Westerberg a pour mission de revoir le cadre réglementaire relatif à la fabrication, la fourniture et l'exportation de matériel de guerre. Cela inclut également les lignes directrices concernant l'exportation et d'autres formes de coopération internationale, selon le communiqué. Il devra également examiner certaines autres questions afin que le cadre réglementaire du contrôle des exportations de matériel de guerre soit actualisé, efficace et adapté à son objectif.
– Le gouvernement avance désormais sur la question de l'impact de l'adhésion suédoise à l'OTAN (Organisation du Traité de l'Atlantique Nord) sur le cadre réglementaire suédois du contrôle des exportations. La Suède dispose, et doit continuer à disposer, d'un contrôle strict et efficace des exportations de matériel de guerre. L'adhésion de la Suède à l'OTAN et le nouveau contexte de politique de sécurité exigent toutefois certaines clarifications dans le cadre réglementaire, déclare le ministre des Affaires étrangères Tobias Billström dans le communiqué de presse.

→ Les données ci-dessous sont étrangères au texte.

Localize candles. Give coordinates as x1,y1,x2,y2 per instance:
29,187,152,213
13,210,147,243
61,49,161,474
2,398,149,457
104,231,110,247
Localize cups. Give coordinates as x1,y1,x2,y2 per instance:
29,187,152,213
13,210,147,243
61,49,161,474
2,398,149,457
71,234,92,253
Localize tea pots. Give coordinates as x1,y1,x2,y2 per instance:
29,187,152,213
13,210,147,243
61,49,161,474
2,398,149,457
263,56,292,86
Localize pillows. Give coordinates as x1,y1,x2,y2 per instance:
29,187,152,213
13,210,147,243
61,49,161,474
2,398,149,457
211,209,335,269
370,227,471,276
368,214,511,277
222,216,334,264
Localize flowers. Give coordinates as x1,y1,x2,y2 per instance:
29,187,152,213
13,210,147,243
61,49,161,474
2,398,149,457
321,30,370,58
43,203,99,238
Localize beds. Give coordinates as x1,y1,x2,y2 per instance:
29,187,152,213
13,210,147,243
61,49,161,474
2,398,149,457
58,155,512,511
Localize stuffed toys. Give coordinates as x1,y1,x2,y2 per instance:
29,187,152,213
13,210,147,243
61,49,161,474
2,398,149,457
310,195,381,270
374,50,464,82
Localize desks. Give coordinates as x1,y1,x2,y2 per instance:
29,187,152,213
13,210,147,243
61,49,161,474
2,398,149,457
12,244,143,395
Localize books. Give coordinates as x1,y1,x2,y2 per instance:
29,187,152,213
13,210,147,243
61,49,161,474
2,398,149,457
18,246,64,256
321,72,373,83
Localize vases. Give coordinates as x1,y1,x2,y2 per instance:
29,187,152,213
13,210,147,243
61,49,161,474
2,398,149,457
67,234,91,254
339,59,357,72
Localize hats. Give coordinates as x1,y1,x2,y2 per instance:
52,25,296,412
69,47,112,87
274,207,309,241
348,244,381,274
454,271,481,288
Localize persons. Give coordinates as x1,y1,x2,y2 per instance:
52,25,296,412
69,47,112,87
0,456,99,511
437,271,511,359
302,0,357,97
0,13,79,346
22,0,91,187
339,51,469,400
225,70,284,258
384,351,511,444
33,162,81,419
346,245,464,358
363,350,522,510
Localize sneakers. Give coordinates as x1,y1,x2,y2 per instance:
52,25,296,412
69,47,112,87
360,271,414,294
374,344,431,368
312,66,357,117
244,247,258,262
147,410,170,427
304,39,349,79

L'enquête est lancée à la lumière de l'adhésion de la Suède à l'OTAN et d'un contexte de politique de sécurité modifié. La mission se limite à proposer des modifications en vue d'une prochaine adhésion à l'OTAN et ne constitue pas un examen plus large des lignes directrices, précise le ministère des Affaires étrangères suédois.
L'enquête devra également analyser et proposer la manière dont les lignes directrices du gouvernement relatives à l'exportation et à d'autres formes de coopération internationale devraient être mises à jour en raison de l'adhésion de la Suède à l'OTAN, y compris les modifications prenant en compte les articles 3 et 5 du Traité de l'Atlantique Nord.
L'enquêteur devra également examiner les exigences d'autorisation applicables aux sous-traitants de l'industrie de défence suédoise ainsi que les coopérations internationales portant sur le développement et la production de matériel de guerre.